● **ACTIVITY**: Please print the listing that follows word for word, but skip any pictures it holds.
+===+
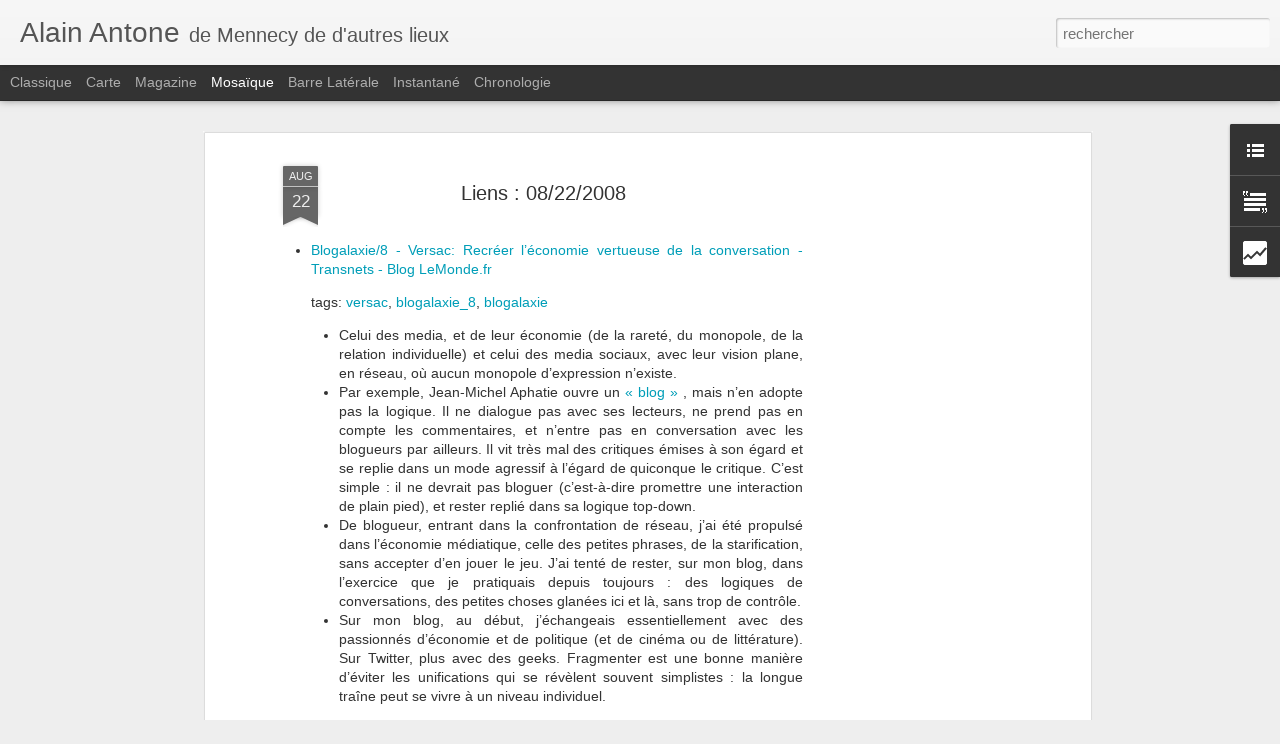

--- FILE ---
content_type: text/html; charset=UTF-8
request_url: http://alain-antone.blogspot.com/b/stats?style=WHITE_TRANSPARENT&timeRange=ALL_TIME&token=APq4FmAVpsYFjPkW_5PtWWtfvGjtqKivkNdbusxGDJwsSYzYqhVyCbQJEl0nPNxYOyclVO214tK0O8Ph-v61mdT9PpbN6DNRMw&v=0&action=initial&widgetId=Stats1&responseType=js
body_size: 245
content:
{"total":92633,"sparklineOptions":{"backgroundColor":{"fillOpacity":0.1,"fill":"#ffffff"},"series":[{"areaOpacity":0.3,"color":"#fff"}]},"sparklineData":[[0,27],[1,57],[2,47],[3,40],[4,37],[5,43],[6,27],[7,33],[8,53],[9,40],[10,50],[11,27],[12,33],[13,30],[14,33],[15,43],[16,90],[17,63],[18,53],[19,47],[20,43],[21,40],[22,67],[23,50],[24,47],[25,40],[26,47],[27,57],[28,30],[29,50]],"nextTickMs":3600000}

--- FILE ---
content_type: text/html; charset=UTF-8
request_url: http://alain-antone.blogspot.com/b/stats?style=WHITE_TRANSPARENT&timeRange=ALL_TIME&token=APq4FmAp6jnxej1g0LUVkPNPdntsYqHDICri6YKa17uW8C37gGjXwS_GZd88f3o-FW0pyDB11LwxsXcp91a38ShJ_X3O_zo3mQ&v=0&action=initial&widgetId=Stats1&responseType=js
body_size: 245
content:
{"total":92633,"sparklineOptions":{"backgroundColor":{"fillOpacity":0.1,"fill":"#ffffff"},"series":[{"areaOpacity":0.3,"color":"#fff"}]},"sparklineData":[[0,27],[1,57],[2,47],[3,40],[4,37],[5,43],[6,27],[7,33],[8,53],[9,40],[10,50],[11,27],[12,33],[13,30],[14,33],[15,43],[16,90],[17,63],[18,53],[19,47],[20,43],[21,40],[22,67],[23,50],[24,47],[25,40],[26,47],[27,57],[28,30],[29,50]],"nextTickMs":3600000}

--- FILE ---
content_type: text/html; charset=utf-8
request_url: https://www.google.com/recaptcha/api2/aframe
body_size: 266
content:
<!DOCTYPE HTML><html><head><meta http-equiv="content-type" content="text/html; charset=UTF-8"></head><body><script nonce="mb_ZPpWlFtNrNEnBp1rliw">/** Anti-fraud and anti-abuse applications only. See google.com/recaptcha */ try{var clients={'sodar':'https://pagead2.googlesyndication.com/pagead/sodar?'};window.addEventListener("message",function(a){try{if(a.source===window.parent){var b=JSON.parse(a.data);var c=clients[b['id']];if(c){var d=document.createElement('img');d.src=c+b['params']+'&rc='+(localStorage.getItem("rc::a")?sessionStorage.getItem("rc::b"):"");window.document.body.appendChild(d);sessionStorage.setItem("rc::e",parseInt(sessionStorage.getItem("rc::e")||0)+1);localStorage.setItem("rc::h",'1768692054739');}}}catch(b){}});window.parent.postMessage("_grecaptcha_ready", "*");}catch(b){}</script></body></html>

--- FILE ---
content_type: text/javascript; charset=UTF-8
request_url: http://alain-antone.blogspot.com/?v=0&action=initial&widgetId=Stats1&responseType=js&xssi_token=AOuZoY4ns572k2mWw9E9SFGHbG7JTUSbLA%3A1768692051017
body_size: 397
content:
try {
_WidgetManager._HandleControllerResult('Stats1', 'initial',{'title': 'Nombre total de pages vues', 'showGraphicalCounter': true, 'showAnimatedCounter': false, 'showSparkline': true, 'statsUrl': '//alain-antone.blogspot.com/b/stats?style\x3dWHITE_TRANSPARENT\x26timeRange\x3dALL_TIME\x26token\x3dAPq4FmAp6jnxej1g0LUVkPNPdntsYqHDICri6YKa17uW8C37gGjXwS_GZd88f3o-FW0pyDB11LwxsXcp91a38ShJ_X3O_zo3mQ'});
} catch (e) {
  if (typeof log != 'undefined') {
    log('HandleControllerResult failed: ' + e);
  }
}


--- FILE ---
content_type: text/javascript; charset=UTF-8
request_url: http://alain-antone.blogspot.com/?v=0&action=initial&widgetId=Stats1&responseType=js&xssi_token=AOuZoY4ns572k2mWw9E9SFGHbG7JTUSbLA%3A1768692051017
body_size: 396
content:
try {
_WidgetManager._HandleControllerResult('Stats1', 'initial',{'title': 'Nombre total de pages vues', 'showGraphicalCounter': true, 'showAnimatedCounter': false, 'showSparkline': true, 'statsUrl': '//alain-antone.blogspot.com/b/stats?style\x3dWHITE_TRANSPARENT\x26timeRange\x3dALL_TIME\x26token\x3dAPq4FmAVpsYFjPkW_5PtWWtfvGjtqKivkNdbusxGDJwsSYzYqhVyCbQJEl0nPNxYOyclVO214tK0O8Ph-v61mdT9PpbN6DNRMw'});
} catch (e) {
  if (typeof log != 'undefined') {
    log('HandleControllerResult failed: ' + e);
  }
}


--- FILE ---
content_type: text/javascript; charset=UTF-8
request_url: http://alain-antone.blogspot.com/?v=0&action=initial&widgetId=Text1&responseType=js&xssi_token=AOuZoY4ns572k2mWw9E9SFGHbG7JTUSbLA%3A1768692051017
body_size: 365
content:
try {
_WidgetManager._HandleControllerResult('Text1', 'initial',{'content': '\x3cdiv id\x3d\x22w7e5edea55829b04f6bcf4103fdd81fad\x22\x3e\x3c/div\x3e\x3cscript charset\x3d\x22UTF-8\x22 src\x3d\x22http://www.librarything.com/widget_get.php?userid\x3dvirgile\x26theID\x3dw7e5edea55829b04f6bcf4103fdd81fad\x22 type\x3d\x22text/javascript\x22\x3e\x3c/script\x3e\x3cnoscript\x3e\x3ca href\x3d\x22http://www.librarything.com/profile/virgile\x22\x3eMy Library\x3c/a\x3e at \x3ca href\x3d\x22http://www.librarything.com\x22\x3eLibraryThing\x3c/a\x3e\x3c/noscript\x3e', 'title': ''});
} catch (e) {
  if (typeof log != 'undefined') {
    log('HandleControllerResult failed: ' + e);
  }
}


--- FILE ---
content_type: text/javascript; charset=UTF-8
request_url: http://alain-antone.blogspot.com/?v=0&action=initial&widgetId=LinkList1&responseType=js&xssi_token=AOuZoY4ns572k2mWw9E9SFGHbG7JTUSbLA%3A1768692051017
body_size: 343
content:
try {
_WidgetManager._HandleControllerResult('LinkList1', 'initial',{'title': 'Blogs', 'sorting': 'reversealpha', 'shownum': -1, 'links': [{'name': 'Posterous\x27 Blog', 'target': 'http://virgile.posterous.com/'}, {'name': 'My soup virgile.soup.io', 'target': 'http://virgile.soup.io/'}, {'name': 'Ma liste de suivis', 'target': 'http://www.google.fr/reader/shared/00908042127452210972'}, {'name': 'Ligne de temps', 'target': 'http://www.dipity.com/virgile'}]});
} catch (e) {
  if (typeof log != 'undefined') {
    log('HandleControllerResult failed: ' + e);
  }
}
+===+
● **YOUR SOLUTION**:
--- FILE ---
content_type: text/html; charset=UTF-8
request_url: http://alain-antone.blogspot.com/b/stats?style=WHITE_TRANSPARENT&timeRange=ALL_TIME&token=APq4FmAVpsYFjPkW_5PtWWtfvGjtqKivkNdbusxGDJwsSYzYqhVyCbQJEl0nPNxYOyclVO214tK0O8Ph-v61mdT9PpbN6DNRMw&v=0&action=initial&widgetId=Stats1&responseType=js
body_size: 245
content:
{"total":92633,"sparklineOptions":{"backgroundColor":{"fillOpacity":0.1,"fill":"#ffffff"},"series":[{"areaOpacity":0.3,"color":"#fff"}]},"sparklineData":[[0,27],[1,57],[2,47],[3,40],[4,37],[5,43],[6,27],[7,33],[8,53],[9,40],[10,50],[11,27],[12,33],[13,30],[14,33],[15,43],[16,90],[17,63],[18,53],[19,47],[20,43],[21,40],[22,67],[23,50],[24,47],[25,40],[26,47],[27,57],[28,30],[29,50]],"nextTickMs":3600000}

--- FILE ---
content_type: text/html; charset=UTF-8
request_url: http://alain-antone.blogspot.com/b/stats?style=WHITE_TRANSPARENT&timeRange=ALL_TIME&token=APq4FmAp6jnxej1g0LUVkPNPdntsYqHDICri6YKa17uW8C37gGjXwS_GZd88f3o-FW0pyDB11LwxsXcp91a38ShJ_X3O_zo3mQ&v=0&action=initial&widgetId=Stats1&responseType=js
body_size: 245
content:
{"total":92633,"sparklineOptions":{"backgroundColor":{"fillOpacity":0.1,"fill":"#ffffff"},"series":[{"areaOpacity":0.3,"color":"#fff"}]},"sparklineData":[[0,27],[1,57],[2,47],[3,40],[4,37],[5,43],[6,27],[7,33],[8,53],[9,40],[10,50],[11,27],[12,33],[13,30],[14,33],[15,43],[16,90],[17,63],[18,53],[19,47],[20,43],[21,40],[22,67],[23,50],[24,47],[25,40],[26,47],[27,57],[28,30],[29,50]],"nextTickMs":3600000}

--- FILE ---
content_type: text/html; charset=utf-8
request_url: https://www.google.com/recaptcha/api2/aframe
body_size: 266
content:
<!DOCTYPE HTML><html><head><meta http-equiv="content-type" content="text/html; charset=UTF-8"></head><body><script nonce="mb_ZPpWlFtNrNEnBp1rliw">/** Anti-fraud and anti-abuse applications only. See google.com/recaptcha */ try{var clients={'sodar':'https://pagead2.googlesyndication.com/pagead/sodar?'};window.addEventListener("message",function(a){try{if(a.source===window.parent){var b=JSON.parse(a.data);var c=clients[b['id']];if(c){var d=document.createElement('img');d.src=c+b['params']+'&rc='+(localStorage.getItem("rc::a")?sessionStorage.getItem("rc::b"):"");window.document.body.appendChild(d);sessionStorage.setItem("rc::e",parseInt(sessionStorage.getItem("rc::e")||0)+1);localStorage.setItem("rc::h",'1768692054739');}}}catch(b){}});window.parent.postMessage("_grecaptcha_ready", "*");}catch(b){}</script></body></html>

--- FILE ---
content_type: text/javascript; charset=UTF-8
request_url: http://alain-antone.blogspot.com/?v=0&action=initial&widgetId=Stats1&responseType=js&xssi_token=AOuZoY4ns572k2mWw9E9SFGHbG7JTUSbLA%3A1768692051017
body_size: 397
content:
try {
_WidgetManager._HandleControllerResult('Stats1', 'initial',{'title': 'Nombre total de pages vues', 'showGraphicalCounter': true, 'showAnimatedCounter': false, 'showSparkline': true, 'statsUrl': '//alain-antone.blogspot.com/b/stats?style\x3dWHITE_TRANSPARENT\x26timeRange\x3dALL_TIME\x26token\x3dAPq4FmAp6jnxej1g0LUVkPNPdntsYqHDICri6YKa17uW8C37gGjXwS_GZd88f3o-FW0pyDB11LwxsXcp91a38ShJ_X3O_zo3mQ'});
} catch (e) {
  if (typeof log != 'undefined') {
    log('HandleControllerResult failed: ' + e);
  }
}


--- FILE ---
content_type: text/javascript; charset=UTF-8
request_url: http://alain-antone.blogspot.com/?v=0&action=initial&widgetId=Stats1&responseType=js&xssi_token=AOuZoY4ns572k2mWw9E9SFGHbG7JTUSbLA%3A1768692051017
body_size: 396
content:
try {
_WidgetManager._HandleControllerResult('Stats1', 'initial',{'title': 'Nombre total de pages vues', 'showGraphicalCounter': true, 'showAnimatedCounter': false, 'showSparkline': true, 'statsUrl': '//alain-antone.blogspot.com/b/stats?style\x3dWHITE_TRANSPARENT\x26timeRange\x3dALL_TIME\x26token\x3dAPq4FmAVpsYFjPkW_5PtWWtfvGjtqKivkNdbusxGDJwsSYzYqhVyCbQJEl0nPNxYOyclVO214tK0O8Ph-v61mdT9PpbN6DNRMw'});
} catch (e) {
  if (typeof log != 'undefined') {
    log('HandleControllerResult failed: ' + e);
  }
}


--- FILE ---
content_type: text/javascript; charset=UTF-8
request_url: http://alain-antone.blogspot.com/?v=0&action=initial&widgetId=Text1&responseType=js&xssi_token=AOuZoY4ns572k2mWw9E9SFGHbG7JTUSbLA%3A1768692051017
body_size: 365
content:
try {
_WidgetManager._HandleControllerResult('Text1', 'initial',{'content': '\x3cdiv id\x3d\x22w7e5edea55829b04f6bcf4103fdd81fad\x22\x3e\x3c/div\x3e\x3cscript charset\x3d\x22UTF-8\x22 src\x3d\x22http://www.librarything.com/widget_get.php?userid\x3dvirgile\x26theID\x3dw7e5edea55829b04f6bcf4103fdd81fad\x22 type\x3d\x22text/javascript\x22\x3e\x3c/script\x3e\x3cnoscript\x3e\x3ca href\x3d\x22http://www.librarything.com/profile/virgile\x22\x3eMy Library\x3c/a\x3e at \x3ca href\x3d\x22http://www.librarything.com\x22\x3eLibraryThing\x3c/a\x3e\x3c/noscript\x3e', 'title': ''});
} catch (e) {
  if (typeof log != 'undefined') {
    log('HandleControllerResult failed: ' + e);
  }
}


--- FILE ---
content_type: text/javascript; charset=UTF-8
request_url: http://alain-antone.blogspot.com/?v=0&action=initial&widgetId=LinkList1&responseType=js&xssi_token=AOuZoY4ns572k2mWw9E9SFGHbG7JTUSbLA%3A1768692051017
body_size: 343
content:
try {
_WidgetManager._HandleControllerResult('LinkList1', 'initial',{'title': 'Blogs', 'sorting': 'reversealpha', 'shownum': -1, 'links': [{'name': 'Posterous\x27 Blog', 'target': 'http://virgile.posterous.com/'}, {'name': 'My soup virgile.soup.io', 'target': 'http://virgile.soup.io/'}, {'name': 'Ma liste de suivis', 'target': 'http://www.google.fr/reader/shared/00908042127452210972'}, {'name': 'Ligne de temps', 'target': 'http://www.dipity.com/virgile'}]});
} catch (e) {
  if (typeof log != 'undefined') {
    log('HandleControllerResult failed: ' + e);
  }
}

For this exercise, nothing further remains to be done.